Timetable for the Legislation and Implementation

  21.  The CCN hopes that the legislation can be introduced within the next session of Parliament and can become law as soon as possible thereafter. Virtually all our member authorities have begun to engage in the process of implementing some version of the Bill's provisions and a significant number are well advanced. It would greatly minimise doubt and the need for elaborate planning for pre- and post-legislation structures if we could be confident that the provisions will become law within the next year. There is evident disutility in councils seeking to develop systems which can be operated in both the pre-and post-legislative environment.

Strong Leadership for Communities, Powerful Roles for All Councillors

  22.  We consider that the success or failure of the new local governance will hinge on whether all councillors come to feel they do indeed have a powerful role, whether or not they are a member of the council's executive (3.1). The consultation paper is disappointingly light in identifying meaningful roles for non-executive councillors. The opportunity is being missed to strengthen the community leadership role of the council and councillors via, for example, increasing the scope of the Overview and Scrutiny Committees and strengthening the arm of the local councillor by giving powers to create locality budgets not subject to the current proportionality rules. This matter is considered further below.

  23.  The Bill should also strengthen the community leadership role of councils by including a new duty on local authorities to promote the economic, social and environmental well being of their area, if this has not previously been enacted. We believe that this duty is vital to empowering elected councillors in their role as community leaders.

The Key Broad Parameters of the New Constitutions

  24.  The key parameters for each of the three models, as set out in 3.6 and as set out in the draft Bill itself, give sufficient flexibility in our view to accommodate local circumstance, provided that these basic requirements for roles and relationships between the constituent elements of the new council governance are not added to in secondary legislation. We welcome the assurance (in para 3.7) that within these parameters a council's new constitution is to be a matter of local choice.

Overview and Scrutiny Committees

  25.  We take seriously the view that councils provide democratic leadership for their communities and consider that the overview and scrutiny committee concept provides an opportunity to strengthen this function. We note that whereas members of the executive and officers can be required to attend meetings of the overview and scrutiny committees, all others can only be invited (para 3.22). A special category of "other" to whom further consideration should be given comprises those agencies which are publicly funded. Where agencies have a direct funding relationship with the council, there should be an expectation that they be required to attend. We hope that this could also be extended to other publicly funded bodies which operate locally, such as the police and health authorities, for whom there should be a strong expectation if not an actual legal requirement for attendance.

(INPUT):

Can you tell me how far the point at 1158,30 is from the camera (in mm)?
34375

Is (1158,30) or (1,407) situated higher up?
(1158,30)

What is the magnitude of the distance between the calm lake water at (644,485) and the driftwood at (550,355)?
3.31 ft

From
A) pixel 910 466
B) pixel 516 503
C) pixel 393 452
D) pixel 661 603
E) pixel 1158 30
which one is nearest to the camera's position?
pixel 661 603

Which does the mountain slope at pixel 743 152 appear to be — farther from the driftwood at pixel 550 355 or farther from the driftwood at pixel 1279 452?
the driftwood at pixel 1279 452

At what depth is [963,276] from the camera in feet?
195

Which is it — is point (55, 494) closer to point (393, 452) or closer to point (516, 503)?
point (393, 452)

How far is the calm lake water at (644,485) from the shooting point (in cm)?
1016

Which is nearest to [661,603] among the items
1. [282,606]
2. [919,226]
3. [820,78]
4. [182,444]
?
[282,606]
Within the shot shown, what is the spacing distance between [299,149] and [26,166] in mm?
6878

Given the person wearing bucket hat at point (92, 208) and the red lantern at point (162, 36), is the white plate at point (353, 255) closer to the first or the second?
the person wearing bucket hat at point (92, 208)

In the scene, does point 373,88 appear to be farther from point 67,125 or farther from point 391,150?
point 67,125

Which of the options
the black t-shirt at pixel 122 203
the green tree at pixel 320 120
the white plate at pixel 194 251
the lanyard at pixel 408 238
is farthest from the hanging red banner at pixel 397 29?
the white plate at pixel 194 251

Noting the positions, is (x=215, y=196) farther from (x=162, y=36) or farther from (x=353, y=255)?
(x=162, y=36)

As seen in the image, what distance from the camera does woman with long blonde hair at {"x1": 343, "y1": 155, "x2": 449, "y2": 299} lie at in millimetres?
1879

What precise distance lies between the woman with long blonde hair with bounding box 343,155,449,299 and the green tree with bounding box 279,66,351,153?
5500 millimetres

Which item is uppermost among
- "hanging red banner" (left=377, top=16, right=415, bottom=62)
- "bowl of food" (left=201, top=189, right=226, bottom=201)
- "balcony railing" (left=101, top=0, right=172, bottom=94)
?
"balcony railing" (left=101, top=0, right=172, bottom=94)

(STATED TASK 1):
Gather every line of the listing that contains the word "person", and copy each one in full.
(STATED TASK 2):
Take the passage on councils and scrutiny committees further, picking up right after its last sentence.

(EXPECTED OUTPUT 1):
Given the person wearing bucket hat at point (92, 208) and the red lantern at point (162, 36), is the white plate at point (353, 255) closer to the first or the second?
the person wearing bucket hat at point (92, 208)

(EXPECTED OUTPUT 2):
  26.  In the case of those bodies which are publicly funded but are operated on a quasi-autonomous basis (eg RDA's and TEC's) there might be an expectation but not necessarily a requirement to attend. Furthermore we would like to see a power to require attendance of others, such as bus companies, where grant aid or other funding has been provided by the council in full or in part. The community leadership function of local authorities could be considerably strengthened if they had the power to examine, for example, the adequacy of flood protection arrangements by calling in drainage committees, or could institute other forms of local enquiry. This might be particularly pertinent in areas where services are provided on a cross-service or inter-agency basis, for example, crime and disorder, economic regeneration, and lifelong learning.

  27.  CCN realises that in all areas of local government, but perhaps particularly in two/three tier areas, it is especially important to agree the respective roles of county and district authorities in the scrutiny process if potential lines of enquiry are widened in a manner compatible with fulfilling a community leadership role. Strengthening this role for councils could in fact incentivise such a development. We consider that such joint scrutiny could extend to a regional as well as a county-wide area. We would urge the Government to identify opportunities for such joint scrutiny since these could provide an effective mechanism for the promotion of joined up service delivery. The whole thrust of Modernising Government is to stress the importance of joined up strategic policy making and an ever better quality in public service. These aims and the seamless partnerships they necessitate can best be achieved by establishing a more powerful infrastructure for local authorities to take the community lead as suggested above.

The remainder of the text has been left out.